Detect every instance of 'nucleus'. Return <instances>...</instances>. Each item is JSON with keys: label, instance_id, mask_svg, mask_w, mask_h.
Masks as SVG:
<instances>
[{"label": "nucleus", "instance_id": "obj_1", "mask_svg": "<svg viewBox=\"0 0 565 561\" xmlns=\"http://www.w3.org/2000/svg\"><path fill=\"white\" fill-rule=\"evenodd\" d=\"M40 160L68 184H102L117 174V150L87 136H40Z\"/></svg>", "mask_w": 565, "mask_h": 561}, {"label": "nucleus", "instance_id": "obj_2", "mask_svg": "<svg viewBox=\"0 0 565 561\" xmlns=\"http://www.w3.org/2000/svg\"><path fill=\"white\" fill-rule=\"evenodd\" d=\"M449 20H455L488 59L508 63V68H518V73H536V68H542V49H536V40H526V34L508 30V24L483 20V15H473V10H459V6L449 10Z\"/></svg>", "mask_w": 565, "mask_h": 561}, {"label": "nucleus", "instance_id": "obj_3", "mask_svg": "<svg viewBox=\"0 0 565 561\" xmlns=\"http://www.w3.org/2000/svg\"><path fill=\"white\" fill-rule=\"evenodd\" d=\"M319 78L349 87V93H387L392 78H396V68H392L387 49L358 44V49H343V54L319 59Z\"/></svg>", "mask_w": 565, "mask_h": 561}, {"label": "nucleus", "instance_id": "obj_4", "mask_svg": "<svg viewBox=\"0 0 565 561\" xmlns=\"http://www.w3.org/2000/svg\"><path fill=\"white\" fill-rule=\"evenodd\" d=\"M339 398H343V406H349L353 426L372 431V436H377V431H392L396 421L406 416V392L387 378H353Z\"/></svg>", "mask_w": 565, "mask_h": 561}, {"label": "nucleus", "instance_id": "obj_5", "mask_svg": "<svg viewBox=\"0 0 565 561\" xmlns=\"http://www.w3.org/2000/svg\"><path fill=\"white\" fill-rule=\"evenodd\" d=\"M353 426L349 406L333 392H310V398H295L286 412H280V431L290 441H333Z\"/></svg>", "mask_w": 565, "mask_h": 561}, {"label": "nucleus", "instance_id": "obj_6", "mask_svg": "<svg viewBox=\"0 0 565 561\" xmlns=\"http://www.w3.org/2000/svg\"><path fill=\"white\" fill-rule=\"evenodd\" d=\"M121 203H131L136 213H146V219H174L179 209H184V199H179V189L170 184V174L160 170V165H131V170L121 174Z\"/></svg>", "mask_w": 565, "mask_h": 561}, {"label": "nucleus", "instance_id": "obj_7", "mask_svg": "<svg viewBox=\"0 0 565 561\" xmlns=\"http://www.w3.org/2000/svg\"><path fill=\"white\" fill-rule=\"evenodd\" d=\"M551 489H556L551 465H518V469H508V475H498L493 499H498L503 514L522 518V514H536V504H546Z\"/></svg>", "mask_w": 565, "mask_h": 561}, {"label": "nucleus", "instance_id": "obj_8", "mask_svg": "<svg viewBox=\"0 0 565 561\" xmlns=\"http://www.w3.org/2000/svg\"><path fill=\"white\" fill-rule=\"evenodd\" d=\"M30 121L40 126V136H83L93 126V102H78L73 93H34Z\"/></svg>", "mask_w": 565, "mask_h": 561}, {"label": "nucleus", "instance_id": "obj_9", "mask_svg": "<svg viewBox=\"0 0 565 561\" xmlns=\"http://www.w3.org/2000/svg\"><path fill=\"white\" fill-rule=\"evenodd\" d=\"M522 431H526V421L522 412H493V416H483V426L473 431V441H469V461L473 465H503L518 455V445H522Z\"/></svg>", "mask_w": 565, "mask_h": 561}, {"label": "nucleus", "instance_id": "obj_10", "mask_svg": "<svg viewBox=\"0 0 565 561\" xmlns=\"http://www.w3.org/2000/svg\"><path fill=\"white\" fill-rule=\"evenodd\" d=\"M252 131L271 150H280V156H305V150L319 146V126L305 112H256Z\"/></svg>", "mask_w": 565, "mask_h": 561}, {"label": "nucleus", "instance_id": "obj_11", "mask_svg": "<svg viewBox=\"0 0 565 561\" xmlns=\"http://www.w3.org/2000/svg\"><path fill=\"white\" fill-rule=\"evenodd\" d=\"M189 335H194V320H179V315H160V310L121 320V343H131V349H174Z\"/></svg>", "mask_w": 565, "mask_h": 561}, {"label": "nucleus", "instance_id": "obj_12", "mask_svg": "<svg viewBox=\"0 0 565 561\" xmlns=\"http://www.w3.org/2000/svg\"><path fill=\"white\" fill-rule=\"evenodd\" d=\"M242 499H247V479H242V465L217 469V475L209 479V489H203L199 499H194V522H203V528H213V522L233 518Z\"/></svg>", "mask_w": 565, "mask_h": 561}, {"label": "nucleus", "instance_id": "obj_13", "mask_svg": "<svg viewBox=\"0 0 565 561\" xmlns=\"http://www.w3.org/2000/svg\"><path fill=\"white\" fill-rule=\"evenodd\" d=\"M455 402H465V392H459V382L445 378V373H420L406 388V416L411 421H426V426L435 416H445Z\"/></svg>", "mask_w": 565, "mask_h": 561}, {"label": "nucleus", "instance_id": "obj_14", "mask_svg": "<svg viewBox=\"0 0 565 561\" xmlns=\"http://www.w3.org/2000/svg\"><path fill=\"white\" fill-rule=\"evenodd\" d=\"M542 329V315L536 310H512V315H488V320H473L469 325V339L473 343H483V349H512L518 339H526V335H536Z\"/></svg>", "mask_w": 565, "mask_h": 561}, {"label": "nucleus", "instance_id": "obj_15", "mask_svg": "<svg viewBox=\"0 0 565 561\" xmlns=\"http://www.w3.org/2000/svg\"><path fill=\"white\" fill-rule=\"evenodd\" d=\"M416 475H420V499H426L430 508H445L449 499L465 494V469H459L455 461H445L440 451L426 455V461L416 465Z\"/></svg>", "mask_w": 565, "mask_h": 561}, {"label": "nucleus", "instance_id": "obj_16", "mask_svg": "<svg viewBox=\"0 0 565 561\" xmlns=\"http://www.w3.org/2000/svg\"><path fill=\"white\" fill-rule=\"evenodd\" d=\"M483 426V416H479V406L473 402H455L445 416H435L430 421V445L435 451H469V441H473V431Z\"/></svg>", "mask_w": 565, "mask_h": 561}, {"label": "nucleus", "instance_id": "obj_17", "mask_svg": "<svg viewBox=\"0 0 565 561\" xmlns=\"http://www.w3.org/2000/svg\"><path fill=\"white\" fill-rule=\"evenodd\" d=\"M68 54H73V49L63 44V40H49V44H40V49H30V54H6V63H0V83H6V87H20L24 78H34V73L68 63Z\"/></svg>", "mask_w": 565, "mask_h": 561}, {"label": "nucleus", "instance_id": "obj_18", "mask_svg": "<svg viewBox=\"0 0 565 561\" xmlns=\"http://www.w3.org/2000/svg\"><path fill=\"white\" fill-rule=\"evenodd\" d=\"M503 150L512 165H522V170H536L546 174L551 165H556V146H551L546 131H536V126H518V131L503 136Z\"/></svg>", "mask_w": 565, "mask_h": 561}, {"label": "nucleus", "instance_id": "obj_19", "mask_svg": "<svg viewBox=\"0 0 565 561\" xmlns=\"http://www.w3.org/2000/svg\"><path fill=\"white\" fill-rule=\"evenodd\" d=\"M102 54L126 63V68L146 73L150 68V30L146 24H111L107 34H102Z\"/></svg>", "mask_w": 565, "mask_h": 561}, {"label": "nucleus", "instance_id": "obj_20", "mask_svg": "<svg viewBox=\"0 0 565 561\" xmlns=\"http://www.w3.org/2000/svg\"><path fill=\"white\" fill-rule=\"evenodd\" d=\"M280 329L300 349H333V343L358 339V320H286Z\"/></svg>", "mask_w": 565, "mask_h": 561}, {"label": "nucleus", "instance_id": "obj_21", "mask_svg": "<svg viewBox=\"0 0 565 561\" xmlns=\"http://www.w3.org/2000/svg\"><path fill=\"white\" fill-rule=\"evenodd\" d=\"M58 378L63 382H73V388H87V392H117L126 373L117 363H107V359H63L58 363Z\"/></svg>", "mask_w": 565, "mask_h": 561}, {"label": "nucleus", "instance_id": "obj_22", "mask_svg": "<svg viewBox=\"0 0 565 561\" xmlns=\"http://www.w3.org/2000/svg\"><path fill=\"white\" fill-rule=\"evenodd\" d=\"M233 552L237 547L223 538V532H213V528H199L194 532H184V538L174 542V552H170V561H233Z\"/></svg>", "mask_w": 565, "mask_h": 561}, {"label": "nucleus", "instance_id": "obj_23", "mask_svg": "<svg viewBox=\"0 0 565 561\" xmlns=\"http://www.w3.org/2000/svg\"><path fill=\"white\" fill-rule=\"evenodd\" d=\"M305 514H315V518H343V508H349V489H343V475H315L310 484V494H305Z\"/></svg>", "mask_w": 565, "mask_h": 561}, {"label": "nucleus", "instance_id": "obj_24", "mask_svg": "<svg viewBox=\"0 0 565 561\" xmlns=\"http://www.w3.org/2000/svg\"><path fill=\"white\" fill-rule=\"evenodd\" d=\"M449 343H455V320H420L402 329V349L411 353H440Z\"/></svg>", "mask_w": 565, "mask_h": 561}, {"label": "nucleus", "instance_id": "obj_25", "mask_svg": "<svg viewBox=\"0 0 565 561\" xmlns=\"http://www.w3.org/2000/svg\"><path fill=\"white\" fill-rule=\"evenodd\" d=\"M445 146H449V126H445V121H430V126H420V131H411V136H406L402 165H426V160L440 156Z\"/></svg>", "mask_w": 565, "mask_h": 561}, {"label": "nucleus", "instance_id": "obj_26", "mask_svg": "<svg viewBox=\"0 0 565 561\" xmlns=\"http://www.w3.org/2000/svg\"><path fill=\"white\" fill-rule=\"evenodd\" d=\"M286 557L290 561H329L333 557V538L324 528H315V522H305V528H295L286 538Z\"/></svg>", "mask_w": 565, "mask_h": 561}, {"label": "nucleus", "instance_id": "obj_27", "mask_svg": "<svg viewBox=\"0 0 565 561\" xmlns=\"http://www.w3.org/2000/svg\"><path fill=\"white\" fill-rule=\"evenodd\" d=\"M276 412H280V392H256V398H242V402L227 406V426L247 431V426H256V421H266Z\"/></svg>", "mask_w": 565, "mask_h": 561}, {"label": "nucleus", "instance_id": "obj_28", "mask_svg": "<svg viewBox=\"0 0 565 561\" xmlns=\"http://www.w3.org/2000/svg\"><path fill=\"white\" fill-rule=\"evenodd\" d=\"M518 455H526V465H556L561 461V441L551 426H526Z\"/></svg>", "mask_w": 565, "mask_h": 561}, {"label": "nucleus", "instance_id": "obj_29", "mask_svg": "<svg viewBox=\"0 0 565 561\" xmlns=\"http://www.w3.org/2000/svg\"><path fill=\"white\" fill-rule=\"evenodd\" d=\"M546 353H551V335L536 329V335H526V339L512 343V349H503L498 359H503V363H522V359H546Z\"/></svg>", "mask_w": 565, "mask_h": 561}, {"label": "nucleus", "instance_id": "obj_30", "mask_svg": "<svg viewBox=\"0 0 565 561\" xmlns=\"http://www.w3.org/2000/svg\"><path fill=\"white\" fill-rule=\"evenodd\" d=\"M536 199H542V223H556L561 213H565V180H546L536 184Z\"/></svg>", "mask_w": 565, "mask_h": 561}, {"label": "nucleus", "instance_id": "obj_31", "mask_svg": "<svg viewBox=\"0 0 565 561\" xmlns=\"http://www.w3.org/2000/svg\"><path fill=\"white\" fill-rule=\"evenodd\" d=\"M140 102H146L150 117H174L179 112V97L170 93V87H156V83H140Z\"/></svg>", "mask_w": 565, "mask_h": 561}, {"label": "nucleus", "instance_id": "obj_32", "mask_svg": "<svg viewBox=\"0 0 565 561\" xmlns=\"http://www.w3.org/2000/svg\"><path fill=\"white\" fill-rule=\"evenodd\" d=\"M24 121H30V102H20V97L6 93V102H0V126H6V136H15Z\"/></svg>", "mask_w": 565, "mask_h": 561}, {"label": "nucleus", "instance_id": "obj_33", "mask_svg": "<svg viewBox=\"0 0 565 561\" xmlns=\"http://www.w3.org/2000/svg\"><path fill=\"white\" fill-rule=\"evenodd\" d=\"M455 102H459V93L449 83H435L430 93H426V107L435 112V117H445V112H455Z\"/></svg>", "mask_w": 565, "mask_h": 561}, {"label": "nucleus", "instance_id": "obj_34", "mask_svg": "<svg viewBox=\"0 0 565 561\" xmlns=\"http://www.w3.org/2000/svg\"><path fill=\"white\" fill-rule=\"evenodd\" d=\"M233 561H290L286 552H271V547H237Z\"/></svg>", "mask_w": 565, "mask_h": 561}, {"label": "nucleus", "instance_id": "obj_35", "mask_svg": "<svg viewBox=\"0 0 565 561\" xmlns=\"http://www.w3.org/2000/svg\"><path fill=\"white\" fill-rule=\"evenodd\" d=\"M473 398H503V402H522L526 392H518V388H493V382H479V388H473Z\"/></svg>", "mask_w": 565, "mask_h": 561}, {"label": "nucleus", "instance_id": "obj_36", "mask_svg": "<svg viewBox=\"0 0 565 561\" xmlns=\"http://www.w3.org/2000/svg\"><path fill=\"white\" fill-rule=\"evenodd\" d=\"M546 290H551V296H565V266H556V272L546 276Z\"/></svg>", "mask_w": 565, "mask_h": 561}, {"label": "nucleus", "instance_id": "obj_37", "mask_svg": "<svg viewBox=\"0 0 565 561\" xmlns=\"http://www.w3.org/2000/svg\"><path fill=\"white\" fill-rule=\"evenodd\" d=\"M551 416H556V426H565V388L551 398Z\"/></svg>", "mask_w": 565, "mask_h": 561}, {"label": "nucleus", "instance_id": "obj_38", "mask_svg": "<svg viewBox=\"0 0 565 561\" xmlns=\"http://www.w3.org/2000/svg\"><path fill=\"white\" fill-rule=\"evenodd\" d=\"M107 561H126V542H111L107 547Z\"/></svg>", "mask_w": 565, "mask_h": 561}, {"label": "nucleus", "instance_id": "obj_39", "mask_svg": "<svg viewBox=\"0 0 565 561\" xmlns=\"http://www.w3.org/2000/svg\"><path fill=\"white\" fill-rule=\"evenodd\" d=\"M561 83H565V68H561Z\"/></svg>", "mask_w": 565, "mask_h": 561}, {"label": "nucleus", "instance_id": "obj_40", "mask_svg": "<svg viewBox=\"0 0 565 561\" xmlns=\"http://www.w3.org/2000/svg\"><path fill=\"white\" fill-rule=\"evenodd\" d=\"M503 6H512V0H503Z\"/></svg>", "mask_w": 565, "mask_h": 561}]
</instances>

==*==

Pull out every line of the records above that contains the string "instances", matching case exactly.

Detect every instance of 'nucleus'. Return <instances>...</instances>. Each item is JSON with keys: label, instance_id, mask_svg, mask_w, mask_h.
<instances>
</instances>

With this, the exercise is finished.